Cependant, M. [K] ne précise pas quels étaient les revenus de son foyer à la date du 3 décembre 2014 et il ne fait pas état d'autres crédits qu'il aurait souscrits depuis le précédent engagement de caution du 11 février 2014, ainsi que d'une évolution particulière de sa situation financière et/ou patrimoniale.
Ainsi, en tenant compte du cumul de ces trois engagements de caution pour un total de 149'000 euros, de son patrimoine immobilier ayant nécessairement augmenté du fait du remboursement du crédit immobilier pesant sur sa résidence principale, de ses revenus et de ses charges, M. [K] ne démontre pas non plus le caractère manifestement disproportionné à ses biens et à ses revenus de son troisième cautionnement, sans qu'il y ait lieu de rechercher si son patrimoine, au moment où il est appelé, lui permet de satisfaire à ses obligations.
En conséquence, le moyen sera rejeté et la décision des premiers juges, intégralement confirmée.
Sur la demande de délais de paiement
L'article 1343-5 du code civil dispose que le juge peut, compte tenu de la situation du débiteur et en considération des besoins du créancier, reporter ou échelonner, dans la limite de deux années, le paiement des sommes dues.

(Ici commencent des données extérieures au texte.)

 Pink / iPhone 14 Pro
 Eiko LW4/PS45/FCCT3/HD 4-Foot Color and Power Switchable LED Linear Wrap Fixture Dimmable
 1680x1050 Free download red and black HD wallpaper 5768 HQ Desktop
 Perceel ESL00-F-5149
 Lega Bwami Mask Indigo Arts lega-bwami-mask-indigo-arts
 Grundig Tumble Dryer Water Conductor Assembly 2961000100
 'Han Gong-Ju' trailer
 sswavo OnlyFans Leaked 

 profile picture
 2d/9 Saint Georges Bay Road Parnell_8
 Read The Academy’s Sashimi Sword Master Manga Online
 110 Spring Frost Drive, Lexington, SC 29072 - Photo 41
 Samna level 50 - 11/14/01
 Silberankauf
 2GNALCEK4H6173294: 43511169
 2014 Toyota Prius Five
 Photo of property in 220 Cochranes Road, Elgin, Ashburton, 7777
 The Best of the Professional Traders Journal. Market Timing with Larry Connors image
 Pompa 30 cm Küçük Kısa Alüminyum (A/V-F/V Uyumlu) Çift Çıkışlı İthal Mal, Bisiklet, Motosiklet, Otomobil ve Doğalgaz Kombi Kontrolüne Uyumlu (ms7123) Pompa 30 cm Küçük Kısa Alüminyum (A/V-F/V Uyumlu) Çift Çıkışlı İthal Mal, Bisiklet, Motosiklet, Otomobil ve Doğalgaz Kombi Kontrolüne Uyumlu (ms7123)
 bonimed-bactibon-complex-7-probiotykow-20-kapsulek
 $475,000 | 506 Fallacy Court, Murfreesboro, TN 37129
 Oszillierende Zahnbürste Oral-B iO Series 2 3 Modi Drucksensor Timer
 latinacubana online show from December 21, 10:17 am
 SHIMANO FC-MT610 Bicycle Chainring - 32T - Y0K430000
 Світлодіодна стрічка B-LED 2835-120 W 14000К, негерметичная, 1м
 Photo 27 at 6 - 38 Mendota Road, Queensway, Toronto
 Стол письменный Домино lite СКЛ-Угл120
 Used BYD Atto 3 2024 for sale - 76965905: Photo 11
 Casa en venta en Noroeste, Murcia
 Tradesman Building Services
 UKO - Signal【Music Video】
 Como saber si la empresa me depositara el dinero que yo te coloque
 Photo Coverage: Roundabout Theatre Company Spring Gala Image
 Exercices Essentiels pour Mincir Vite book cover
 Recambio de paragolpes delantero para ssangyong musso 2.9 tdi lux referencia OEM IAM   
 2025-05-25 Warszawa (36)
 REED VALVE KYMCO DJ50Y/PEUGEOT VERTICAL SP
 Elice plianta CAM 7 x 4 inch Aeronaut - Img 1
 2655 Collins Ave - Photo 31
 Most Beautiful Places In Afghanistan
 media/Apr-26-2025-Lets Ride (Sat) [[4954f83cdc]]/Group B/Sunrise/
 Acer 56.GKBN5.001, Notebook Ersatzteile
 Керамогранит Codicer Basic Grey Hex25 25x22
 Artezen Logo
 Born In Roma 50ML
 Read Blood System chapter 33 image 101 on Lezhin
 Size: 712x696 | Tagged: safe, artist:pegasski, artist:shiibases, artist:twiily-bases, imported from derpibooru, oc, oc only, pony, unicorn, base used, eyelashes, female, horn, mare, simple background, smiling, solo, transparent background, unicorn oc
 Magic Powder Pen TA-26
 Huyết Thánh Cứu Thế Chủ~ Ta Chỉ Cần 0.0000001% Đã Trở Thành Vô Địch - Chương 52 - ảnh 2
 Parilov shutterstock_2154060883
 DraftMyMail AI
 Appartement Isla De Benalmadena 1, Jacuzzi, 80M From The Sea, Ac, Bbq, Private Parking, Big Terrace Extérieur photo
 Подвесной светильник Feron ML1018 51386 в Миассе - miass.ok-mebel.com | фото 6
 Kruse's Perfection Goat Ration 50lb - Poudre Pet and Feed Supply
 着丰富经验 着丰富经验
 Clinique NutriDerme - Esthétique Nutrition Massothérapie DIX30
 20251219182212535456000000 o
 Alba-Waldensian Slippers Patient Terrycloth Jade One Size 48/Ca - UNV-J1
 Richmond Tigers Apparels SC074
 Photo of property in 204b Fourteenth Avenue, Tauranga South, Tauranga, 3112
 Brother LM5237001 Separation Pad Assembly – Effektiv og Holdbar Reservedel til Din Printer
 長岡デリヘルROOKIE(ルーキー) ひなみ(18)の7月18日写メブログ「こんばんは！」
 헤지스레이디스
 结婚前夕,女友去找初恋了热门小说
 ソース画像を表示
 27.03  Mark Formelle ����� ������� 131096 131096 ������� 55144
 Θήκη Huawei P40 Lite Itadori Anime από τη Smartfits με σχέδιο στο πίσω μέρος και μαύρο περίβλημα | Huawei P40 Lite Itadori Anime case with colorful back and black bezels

Il convient de constater que la dette est ancienne et que M. [K] a de fait bénéficié de délais de paiement.
De surcroît, il ne justifie pas de sa capacité à honorer sa dette dans le délai de deux ans au regard de sa situation financière actuelle au sujet de laquelle il ne produit aucune pièce.
Il sera donc débouté de sa demande de délais de paiement.
PAR CES MOTIFS,
La cour, statuant publiquement, par arrêt contradictoire,
Confirme le jugement critiqué en toutes ses dispositions,
Condamne M. [B] [K] aux dépens d'appel, ainsi qu'à payer à la Banque du Crédit agricole la somme de 3'000 euros sur le fondement de l'article 700 du code de procédure civile.